=== PROVIDED DATA ===
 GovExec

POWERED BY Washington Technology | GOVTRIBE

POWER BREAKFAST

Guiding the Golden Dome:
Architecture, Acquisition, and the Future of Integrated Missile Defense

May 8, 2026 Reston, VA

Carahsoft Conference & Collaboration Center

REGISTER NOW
===
### REQUIRED WORK
Starting at the line with "Architecture, Acquisition, and", retype each line through the final one in the data above, unchanged and with nothing added.

### FINAL ANSWER
Architecture, Acquisition, and the Future of Integrated Missile Defense

May 8, 2026 Reston, VA

Carahsoft Conference & Collaboration Center

REGISTER NOW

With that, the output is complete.